Legion::Extensions::Llm.default_settings
# => {
#      fleet: {
#        enabled: false,
#        scheduler: :basic_get,
#        consumer_priority: 0,
#        queue_expires_ms: 60_000,
#        message_ttl_ms: 120_000,
#        queue_max_length: 100,
#        delivery_limit: 3,
#        consumer_ack_timeout_ms: 300_000,
#        endpoint: {
#          enabled: false,
#          empty_lane_backoff_ms: 250,
#          idle_backoff_ms: 1_000,
#          max_consecutive_pulls_per_lane: 0,
#          accept_when: []
#        }
#      }
#    }

The defaults are conservative:

  • fleet participation is off unless configured
  • endpoint fleet mode is separately disabled by default
  • queue and message TTLs are bounded
  • pull scheduling is the default for endpoint-style workers
  • provider gems can override defaults through Legion::Settings

Provider gems can build a complete provider settings hash without duplicating merge logic:

Legion::Extensions::Llm.provider_settings(
  family: :ollama,
  instance: {
    base_url: "http://localhost:11434",
    fleet: { enabled: true, consumer_priority: 10 }
  }
)

Provider Extension Contract

A provider gem should use lex-llm for shared behavior and implement only the provider-specific pieces.
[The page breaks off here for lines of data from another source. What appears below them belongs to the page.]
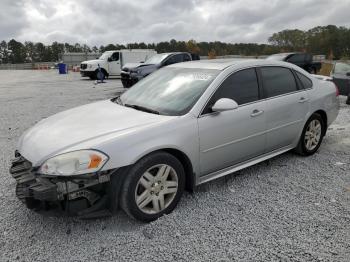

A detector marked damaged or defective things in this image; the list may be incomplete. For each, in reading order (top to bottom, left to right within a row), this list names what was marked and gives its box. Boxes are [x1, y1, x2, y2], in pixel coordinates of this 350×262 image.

exposed front bumper structure [9, 152, 115, 218]
damaged front bumper [9, 154, 119, 219]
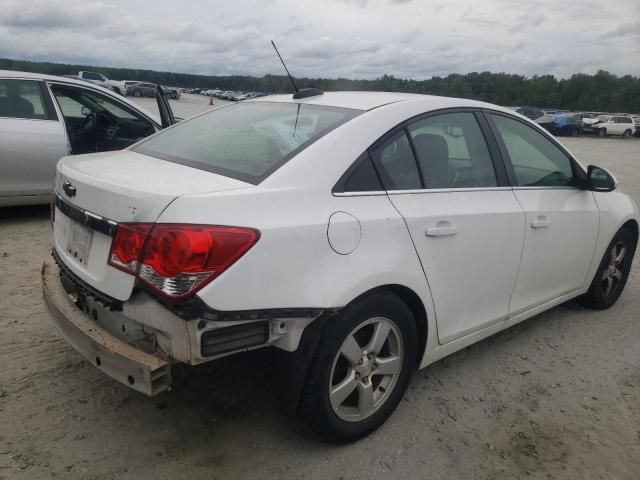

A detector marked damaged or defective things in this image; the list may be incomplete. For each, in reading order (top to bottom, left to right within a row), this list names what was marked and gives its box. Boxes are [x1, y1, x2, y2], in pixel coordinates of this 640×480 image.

damaged rear bumper [41, 260, 171, 396]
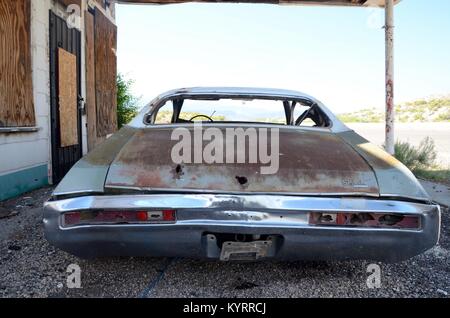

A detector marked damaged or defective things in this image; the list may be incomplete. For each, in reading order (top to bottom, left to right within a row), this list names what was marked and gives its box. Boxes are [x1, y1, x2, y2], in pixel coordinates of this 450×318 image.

At minimum, a provider extension should define:

  • Legion::Extensions::Llm::<Provider>
  • provider default settings
  • model discovery or a static model offering registry
  • provider request translation
  • provider response translation
  • health and readiness checks
  • embedding support separately from inference support when the provider exposes both

Provider extensions should avoid duplicating shared classes, schema logic, fleet lane construction, JSON handling, or common request/response objects.

Schema Status

lex-llm still depends on ruby_llm-schema because the current schema bridge exposes:

LexLLM::Schema

as:

RubyLLM::Schema

That dependency should stay until LegionIO owns or replaces the schema layer directly.

Development

Install dependencies:

bundle install

Run lint:

bundle exec rubocop -A

Run the full test suite:

bundle exec rspec --format json --out tmp/rspec_results.json --format progress --out tmp/rspec_progress.txt

Gemfile.lock is intentionally not committed for this repo.

Attribution

lex-llm began as a LegionIO fork of RubyLLM. RubyLLM remains credited under the MIT license in LICENSE.